# Data download and basic preparation
### Rodrigo Leo
---

This script uses the modified Yahoo! Finance api (through the `yfinance` library) to access and download historical data from selected markets. It also saves the original data (which consists on daily observations) and a copy of yearly observations as `.csv` files.

In [10]:
# Import the required libraries
import glob
import os
import pandas as pd
import yfinance as yf

The selected market data to download is passed to the script via the `tickers` dictionary. The key of the dictionary is a descriptive name for the data (for example, `sp500`), and the value of the dictionary is the corresponding symbol used at the Yahoo! Finance website (for example, `^GSPC`). Both are `string`s.

In [11]:
# Dictionary of data to download
tickers = {
    'ftse100': '^FTSE',
    'ni225':   '^N225',
    'sp500':   '^GSPC'
}

## Download data

The original (daily) data is saved in a `downloads` folder as `name.csv`, where each value of `name` is a key of the dictionary `tickers`.

In [15]:
results = {ticker: None for ticker in tickers}

for ticker in tickers.keys():

    # Download data
    t = yf.Ticker(tickers[ticker]).history(period = 'max')
    
    # Keep only the closing price
    t = pd.DataFrame(t['Close'])
    
    # Keep only the values up to 2020
    t = t.query('Date <= "2020-12-31"')

▸ Task set
A) For each statement below, decide whether it agrees with the data-download notebook. Answer yes or no, and quote the deciding words of the notebook exactly. (i) The script saves a copy of yearly observations as .csv files. (ii) The keys of the tickers dictionary are the symbols used at the Yahoo! Finance website. (iii) The downloaded data is reduced to the opening price only.
B) Repeat word for word the part of the data-download notebook between "The original (daily)" and "yf.Ticker(tickers[ticker]).history(period = 'max')", inclusive.

▸ Dataset section
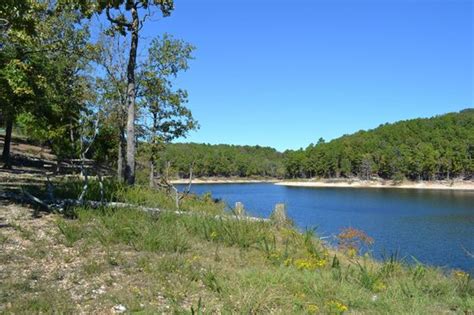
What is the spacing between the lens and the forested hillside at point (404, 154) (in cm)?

▸ Results
A)
(i) Yes: "a copy of yearly observations as `.csv` files"
(ii) No: "The key of the dictionary is a descriptive name for the data"
(iii) No: "# Keep only the closing price"

B)
The original (daily) data is saved in a `downloads` folder as `name.csv`, where each value of `name` is a key of the dictionary `tickers`.

In [15]:
results = {ticker: None for ticker in tickers}

for ticker in tickers.keys():

    # Download data
    t = yf.Ticker(tickers[ticker]).history(period = 'max')